Assim que foi aprovada a Lei 12.528/11 e principalmente após a instalação da Comissão Nacional da Verdade, alguns começaram a opinar que, em relação às lutas durante a ditadura militar brasileira, os dois lados devem ser ouvidos. Ora, que dois lados? Não há dois lados. Há um só lado, o do cidadão e da cidadã perseguidos e oprimidos pelo Estado. Estes são os que têm que ter voz.
A Comissão da Verdade é um mecanismo para apurar abusos e violações dos direitos humanos, e seu funcionamento deve priorizar “escutar as vítimas de arbitrariedades cometidas” e, ao mesmo tempo, conhecer os “abusos havidos, através da versão dos perpetradores dessas violências ou da revelação de arquivos ainda desconhecidos”, como diz a cartilha“A Comissão da Verdade no Brasil”,preparada pelo Núcleo de Preservação da Memória Política – São Paulo.
Esta mesma cartilha define o objetivo principal e os objetivos adicionais da Comissão da Verdade. Os principais são: “Descobrir, esclarecer e reconhecer abusos do passado, dando voz às vítimas”. E os adicionais: “Combater a impunidade, restaurar a dignidade e facilitar o direito das vítimas à verdade”.
Salientam os autores da cartilha que “mediante os testemunhos na Comissão da Verdade, a dignidade das pessoas é restabelecida e sua história passa a ser parte do conhecimento e reconhecimento geral sobre o período” ditatorial. A Comissão da Verdade tem também o papel de “acentuar a responsabilidade do Estado e recomendar reformas do aparato institucional” e “contribuir para a justiça e a reparação”.

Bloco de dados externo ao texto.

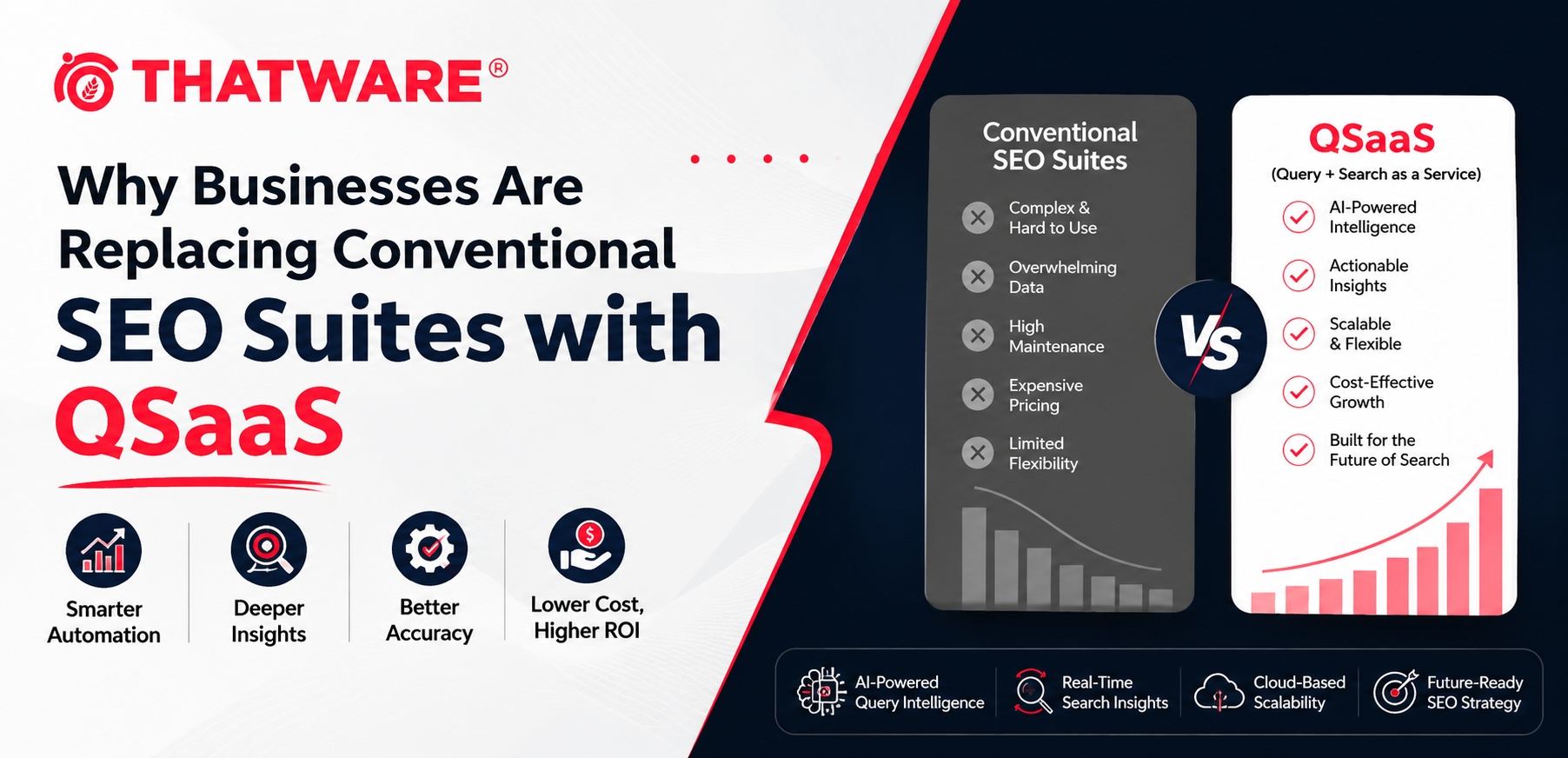 THATWARE®

Why Businesses Are Replacing Conventional SEO Suites with QSaaS

Smarter Automation

Deeper Insights

Better Accuracy

Lower Cost, Higher ROI

Conventional SEO Suites

Complex & Hard to Use

Overwhelming Data

High Maintenance

Expensive Pricing

Limited Flexibility

VS

QSaaS
(Query + Search as a Service)

AI-Powered Intelligence

Actionable Insights

Scalable & Flexible

Cost-Effective Growth

Built for the Future of Search

AI-Powered Query Intelligence

Real-Time Search Insights

Cloud-Based Scalability

Future-Ready SEO Strategy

Embora seja um dos objetivos da Comissão da Verdade “reduzir conflitos e promover a reconciliação e a paz”, sabe-se que isso só será possível “com a Justiça e com o reconhecimento oficial das responsabilidades de indivíduos que, a mando do Estado, violaram os direitos mais elementares, prendendo arbitrariamente, torturando e assassinando opositores do regime, muitos deles até hoje desaparecidos”.
Em seu texto, “Folha parece ter entrado mesmo na batalha dos ‘dois lados”, Marcio Sotelo Felippe, no Viomundo, afirma que o “paradigma Auschwitz – como categoria, como conceito – reproduziu-se aqui, na ditadura militar fascista: um Estado, com o seu formidável potencial ofensivo, elege como diretriz aniquilar ou impor grave sofrimento a um grupo ou coletividade”. Enquanto isso, o outro grupo, a esquerda, os que faziam a resistência à ditadura, o faziam como “direito de resistência – categoria jurídica e ética em que se enquadra a luta armada contra a ditadura” e não podem de modo algum ser comparados aqueles que perpetuaram “os crimes contra a Humanidade praticados pela ditadura. Não são os mesmos os conceitos teóricos, jurídicos e morais”.
E, no caso da resistência, não precisamos de uma Comissão da Verdade. Os responsáveis foram presos, torturados, julgados por tribunais de exceção e cumpriram pena. Alguns foram expulsos do país, outros exilados. Centenas foram assassinados, ou seja, condenados à morte. Ainda precisam, mais uma vez, ser perseguidos para que se possa alcançar seus algozes torturadores, que estão de pijama usufruindo de polpudas aposentadorias?
Espero que a Comissão da Verdade consiga avançar para além do que já foi produzido pela Comissão de Mortos e Desaparecidos Políticos e pela Comissão de Anistia.
Espero também que possa esclarecer as gravíssimas violações de direitos humanos que se abateram sobre lideranças camponesas, trabalhadores rurais e populações indígenas que sofreram deslocamentos forçados, quando não foram pura e simplesmente massacradas. Exemplo emblemático é da etnia Waimiri Atroari, dizimada por se opor à construção da rodovia Transamazônica, em plena ditadura militar.
Espero que o resultado a ser produzido pela Comissão nos próximos dois anos possa contribuir para a construção de uma cultura de paz, de repúdio à violência e à tortura ainda vigentes em muitas delegacias policiais.
Que também não se esqueça do envolvimento de alguns setores empresariais no financiamento do aparato repressivo.
A Comissão da Verdade é para que não se esqueça, para que nunca mais aconteça.